Schacht, entretanto, continuava relutante diante do plano da Comissão Dawes de não

mexer no montante total das reparações. Estava convencido de que a Alemanha não teria

condições de honrar nenhum pagamento que se aproximasse do valor determinado no

Ultimato de Londres. Porém, o banqueiro tinha consciência de que “sozinho, só podia chegar

até onde havia chegado” e não compensava indispor-se com aqueles que pareciam ser os

únicos capazes de tornar um empréstimo no exterior viável (AHAMED, 2010, p. 177).

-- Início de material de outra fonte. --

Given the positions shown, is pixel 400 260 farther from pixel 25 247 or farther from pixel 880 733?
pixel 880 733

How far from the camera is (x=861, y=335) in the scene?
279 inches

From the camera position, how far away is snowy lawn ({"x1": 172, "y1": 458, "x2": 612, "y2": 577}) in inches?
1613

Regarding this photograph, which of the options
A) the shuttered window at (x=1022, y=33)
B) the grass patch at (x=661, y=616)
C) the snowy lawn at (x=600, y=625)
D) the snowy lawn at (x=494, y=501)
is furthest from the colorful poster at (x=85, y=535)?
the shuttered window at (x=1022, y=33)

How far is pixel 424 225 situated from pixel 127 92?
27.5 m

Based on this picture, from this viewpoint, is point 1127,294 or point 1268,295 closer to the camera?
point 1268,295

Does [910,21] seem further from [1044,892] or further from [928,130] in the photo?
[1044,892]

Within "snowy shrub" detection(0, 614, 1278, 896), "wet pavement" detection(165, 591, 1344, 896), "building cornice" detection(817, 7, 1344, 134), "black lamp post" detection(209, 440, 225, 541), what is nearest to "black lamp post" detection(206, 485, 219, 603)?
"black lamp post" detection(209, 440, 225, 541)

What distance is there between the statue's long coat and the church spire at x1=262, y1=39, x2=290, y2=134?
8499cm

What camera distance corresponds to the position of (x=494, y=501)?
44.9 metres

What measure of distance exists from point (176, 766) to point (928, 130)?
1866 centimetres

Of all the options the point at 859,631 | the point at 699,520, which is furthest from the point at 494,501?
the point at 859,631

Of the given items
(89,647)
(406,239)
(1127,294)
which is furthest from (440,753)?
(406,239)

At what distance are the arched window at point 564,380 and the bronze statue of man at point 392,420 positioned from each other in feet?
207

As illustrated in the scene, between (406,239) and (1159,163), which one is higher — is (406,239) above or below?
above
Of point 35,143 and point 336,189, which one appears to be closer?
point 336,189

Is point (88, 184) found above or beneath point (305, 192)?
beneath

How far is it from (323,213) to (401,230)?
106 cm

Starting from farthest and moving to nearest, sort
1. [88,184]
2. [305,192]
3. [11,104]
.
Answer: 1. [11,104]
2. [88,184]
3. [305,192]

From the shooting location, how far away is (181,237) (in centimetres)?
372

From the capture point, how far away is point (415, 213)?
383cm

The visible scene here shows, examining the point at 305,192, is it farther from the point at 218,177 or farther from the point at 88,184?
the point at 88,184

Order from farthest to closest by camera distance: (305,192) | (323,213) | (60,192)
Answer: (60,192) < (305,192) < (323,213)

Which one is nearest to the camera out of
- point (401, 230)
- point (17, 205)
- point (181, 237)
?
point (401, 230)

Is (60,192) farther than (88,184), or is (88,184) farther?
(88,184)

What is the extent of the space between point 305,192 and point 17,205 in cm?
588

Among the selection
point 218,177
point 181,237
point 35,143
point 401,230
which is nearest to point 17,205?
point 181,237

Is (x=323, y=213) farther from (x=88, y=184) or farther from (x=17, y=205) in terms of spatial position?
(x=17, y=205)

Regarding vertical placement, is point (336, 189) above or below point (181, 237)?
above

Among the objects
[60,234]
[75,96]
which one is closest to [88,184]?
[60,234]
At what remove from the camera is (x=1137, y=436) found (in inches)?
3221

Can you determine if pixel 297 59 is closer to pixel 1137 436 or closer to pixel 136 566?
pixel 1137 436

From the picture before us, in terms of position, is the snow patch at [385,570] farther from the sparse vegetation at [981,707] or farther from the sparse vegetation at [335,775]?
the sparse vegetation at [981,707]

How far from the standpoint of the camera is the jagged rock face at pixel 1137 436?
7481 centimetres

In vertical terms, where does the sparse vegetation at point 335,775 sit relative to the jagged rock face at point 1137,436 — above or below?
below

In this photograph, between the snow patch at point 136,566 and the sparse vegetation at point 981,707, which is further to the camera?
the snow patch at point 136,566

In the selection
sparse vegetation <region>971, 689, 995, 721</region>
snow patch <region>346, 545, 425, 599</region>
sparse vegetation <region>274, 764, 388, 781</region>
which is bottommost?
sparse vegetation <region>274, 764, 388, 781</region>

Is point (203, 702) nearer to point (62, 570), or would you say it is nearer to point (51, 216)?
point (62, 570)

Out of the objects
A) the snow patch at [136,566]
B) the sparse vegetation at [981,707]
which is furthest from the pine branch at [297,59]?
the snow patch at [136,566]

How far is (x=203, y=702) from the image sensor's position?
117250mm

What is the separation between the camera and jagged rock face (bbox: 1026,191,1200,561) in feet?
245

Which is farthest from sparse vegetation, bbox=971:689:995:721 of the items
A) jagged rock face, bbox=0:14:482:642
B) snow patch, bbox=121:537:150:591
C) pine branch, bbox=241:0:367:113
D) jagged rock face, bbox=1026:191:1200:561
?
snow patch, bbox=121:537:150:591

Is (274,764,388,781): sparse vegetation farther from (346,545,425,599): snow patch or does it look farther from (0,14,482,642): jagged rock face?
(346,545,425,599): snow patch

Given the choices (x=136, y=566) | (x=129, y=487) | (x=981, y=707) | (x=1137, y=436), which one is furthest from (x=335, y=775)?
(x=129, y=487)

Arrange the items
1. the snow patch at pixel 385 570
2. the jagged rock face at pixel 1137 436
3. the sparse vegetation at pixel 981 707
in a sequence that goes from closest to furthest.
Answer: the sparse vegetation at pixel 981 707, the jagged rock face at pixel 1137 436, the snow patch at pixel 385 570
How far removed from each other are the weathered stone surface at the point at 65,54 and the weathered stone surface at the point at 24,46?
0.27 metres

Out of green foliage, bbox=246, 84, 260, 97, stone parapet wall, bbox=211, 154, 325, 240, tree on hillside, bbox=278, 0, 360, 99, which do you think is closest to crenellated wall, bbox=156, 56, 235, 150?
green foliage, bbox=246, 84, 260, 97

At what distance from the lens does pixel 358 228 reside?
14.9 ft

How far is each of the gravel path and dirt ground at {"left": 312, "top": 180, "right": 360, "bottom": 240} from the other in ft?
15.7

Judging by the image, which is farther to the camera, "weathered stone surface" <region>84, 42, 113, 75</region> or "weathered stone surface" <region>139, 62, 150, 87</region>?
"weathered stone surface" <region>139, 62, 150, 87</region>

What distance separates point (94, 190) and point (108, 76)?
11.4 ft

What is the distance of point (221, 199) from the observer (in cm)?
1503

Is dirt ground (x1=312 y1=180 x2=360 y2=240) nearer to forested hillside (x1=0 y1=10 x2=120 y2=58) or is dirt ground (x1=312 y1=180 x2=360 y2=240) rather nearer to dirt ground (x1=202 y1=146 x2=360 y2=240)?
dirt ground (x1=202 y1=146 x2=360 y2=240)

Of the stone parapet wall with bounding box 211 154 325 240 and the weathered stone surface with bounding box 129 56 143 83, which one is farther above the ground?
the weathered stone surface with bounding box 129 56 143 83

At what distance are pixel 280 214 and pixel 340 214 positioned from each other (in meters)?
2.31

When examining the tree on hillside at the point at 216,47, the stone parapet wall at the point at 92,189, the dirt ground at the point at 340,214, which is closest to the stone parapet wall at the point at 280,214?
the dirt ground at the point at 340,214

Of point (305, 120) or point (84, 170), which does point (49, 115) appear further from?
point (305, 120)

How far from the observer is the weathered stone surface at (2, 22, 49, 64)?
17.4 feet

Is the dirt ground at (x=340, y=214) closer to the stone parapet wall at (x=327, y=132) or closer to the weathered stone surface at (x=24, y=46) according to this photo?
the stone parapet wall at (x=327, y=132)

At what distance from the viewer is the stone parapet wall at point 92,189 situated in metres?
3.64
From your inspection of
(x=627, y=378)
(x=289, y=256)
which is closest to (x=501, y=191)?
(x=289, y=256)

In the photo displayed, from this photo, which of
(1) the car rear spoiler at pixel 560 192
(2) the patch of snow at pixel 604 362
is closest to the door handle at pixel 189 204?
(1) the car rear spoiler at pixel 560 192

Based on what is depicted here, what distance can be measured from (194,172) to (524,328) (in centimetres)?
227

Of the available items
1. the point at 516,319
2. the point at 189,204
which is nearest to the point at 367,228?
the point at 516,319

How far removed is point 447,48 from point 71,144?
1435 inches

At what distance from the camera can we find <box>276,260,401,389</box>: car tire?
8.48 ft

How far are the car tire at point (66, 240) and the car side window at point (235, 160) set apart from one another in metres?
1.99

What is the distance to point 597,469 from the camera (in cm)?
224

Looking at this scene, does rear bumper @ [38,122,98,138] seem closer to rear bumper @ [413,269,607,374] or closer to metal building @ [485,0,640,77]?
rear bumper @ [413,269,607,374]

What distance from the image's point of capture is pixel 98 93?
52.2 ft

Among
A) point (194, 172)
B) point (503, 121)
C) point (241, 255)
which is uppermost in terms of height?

O plano para a Alemanha, lançado em 9 de abril de 1924, figurou-se da seguinte

forma: nada havia sobre o montante total das reparações ou sobre o período dentro do qual

devia ser pago, o plano dizia sobre o pagamento de 250 milhões de dólares no primeiro ano e

um aumento progressivo dessa importância até o valor de US$600 milhões por ano no período

de uma década. “Segundo uma estimativa, (...) o efeito prático do Plano Dawes foi reduzir a

dívida alemã de $12,5 bilhões para cerca de $8 ou $10 bilhões [de dólares]” (AHAMED,

2010, p. 177). Como forma de garantir que a estabilidade monetária não fosse posta em risco,

o dinheiro destinado ao pagamento das reparações seria levantado em marcos pelo governo e

depositado numa conta sob a supervisão de um agente-geral de reparações americano,

habilitado a decidir se o montante poderia ser transferido para o exterior sem derrubar o valor

do marco e com o poder de decidir se o dinheiro da conta deveria ser usado para pagamentos

no estrangeiro, para comprar bens domésticos ou mesmo para oferecer crédito a empresas

nacionais. Além disso, um empréstimo de 200 milhões de dólares (cerca de 800 milhões de

reichsmarks) ajudaria a Alemanha a pagar as reparações do primeiro ano, assim como

recapitalizar o Reichsbank e acumular reservas de ouro suficientes para rodar a economia. O

Reichsbank permaneceria em Berlim, mas sob o controle de um Conselho formado por sete

estrangeiros e sete alemães, entre eles, Schacht.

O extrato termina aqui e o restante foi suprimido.